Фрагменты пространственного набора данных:
....

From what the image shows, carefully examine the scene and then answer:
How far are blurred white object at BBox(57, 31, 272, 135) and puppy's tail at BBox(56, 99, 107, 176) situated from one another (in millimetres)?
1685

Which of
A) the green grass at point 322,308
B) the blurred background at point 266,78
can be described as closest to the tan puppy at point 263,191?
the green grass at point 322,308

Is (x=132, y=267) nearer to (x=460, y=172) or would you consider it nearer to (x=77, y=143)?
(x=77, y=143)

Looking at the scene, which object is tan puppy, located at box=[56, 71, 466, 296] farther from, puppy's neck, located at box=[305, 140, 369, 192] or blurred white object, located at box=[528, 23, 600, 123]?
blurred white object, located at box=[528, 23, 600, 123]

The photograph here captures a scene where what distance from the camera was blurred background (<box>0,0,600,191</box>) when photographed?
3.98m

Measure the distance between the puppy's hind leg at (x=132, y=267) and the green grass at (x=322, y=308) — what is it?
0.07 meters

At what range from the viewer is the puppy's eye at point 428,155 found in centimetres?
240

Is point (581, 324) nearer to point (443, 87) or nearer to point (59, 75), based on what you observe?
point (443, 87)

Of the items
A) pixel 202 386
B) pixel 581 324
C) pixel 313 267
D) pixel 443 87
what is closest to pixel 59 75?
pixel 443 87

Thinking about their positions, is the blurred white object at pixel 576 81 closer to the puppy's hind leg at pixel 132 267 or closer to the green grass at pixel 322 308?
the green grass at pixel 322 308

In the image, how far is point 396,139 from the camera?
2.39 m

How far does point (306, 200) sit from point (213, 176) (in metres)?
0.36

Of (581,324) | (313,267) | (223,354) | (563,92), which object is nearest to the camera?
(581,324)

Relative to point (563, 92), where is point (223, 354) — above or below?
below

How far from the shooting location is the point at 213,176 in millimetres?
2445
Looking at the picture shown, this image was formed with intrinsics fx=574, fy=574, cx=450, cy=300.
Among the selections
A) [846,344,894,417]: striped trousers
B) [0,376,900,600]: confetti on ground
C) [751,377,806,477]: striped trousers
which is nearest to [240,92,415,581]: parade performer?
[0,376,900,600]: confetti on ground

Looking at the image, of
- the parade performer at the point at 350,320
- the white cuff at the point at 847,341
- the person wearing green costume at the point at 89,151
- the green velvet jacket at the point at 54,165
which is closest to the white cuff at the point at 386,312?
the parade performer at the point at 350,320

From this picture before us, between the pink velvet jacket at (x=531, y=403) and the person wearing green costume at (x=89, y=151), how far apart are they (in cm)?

....

Описание задания: Процитируйте без изменений строки записей выше, начиная со строки, в которой есть «Thinking about their», и до конца записей, включая обе границы.

Ответ на задание:
Thinking about their positions, is the blurred white object at pixel 576 81 closer to the puppy's hind leg at pixel 132 267 or closer to the green grass at pixel 322 308?
the green grass at pixel 322 308

In the image, how far is point 396,139 from the camera?
2.39 m

How far does point (306, 200) sit from point (213, 176) (in metres)?
0.36

Of (581,324) | (313,267) | (223,354) | (563,92), which object is nearest to the camera?
(581,324)

Relative to point (563, 92), where is point (223, 354) — above or below?
below

How far from the shooting location is the point at 213,176 in millimetres?
2445
Looking at the picture shown, this image was formed with intrinsics fx=574, fy=574, cx=450, cy=300.
Among the selections
A) [846,344,894,417]: striped trousers
B) [0,376,900,600]: confetti on ground
C) [751,377,806,477]: striped trousers
which is nearest to [240,92,415,581]: parade performer?
[0,376,900,600]: confetti on ground

Looking at the image, of
- the parade performer at the point at 350,320
- the white cuff at the point at 847,341
- the person wearing green costume at the point at 89,151
- the green velvet jacket at the point at 54,165
which is closest to the white cuff at the point at 386,312?
the parade performer at the point at 350,320

From this picture before us, between the pink velvet jacket at (x=531, y=403) and the person wearing green costume at (x=89, y=151), how far apart are they (in cm)?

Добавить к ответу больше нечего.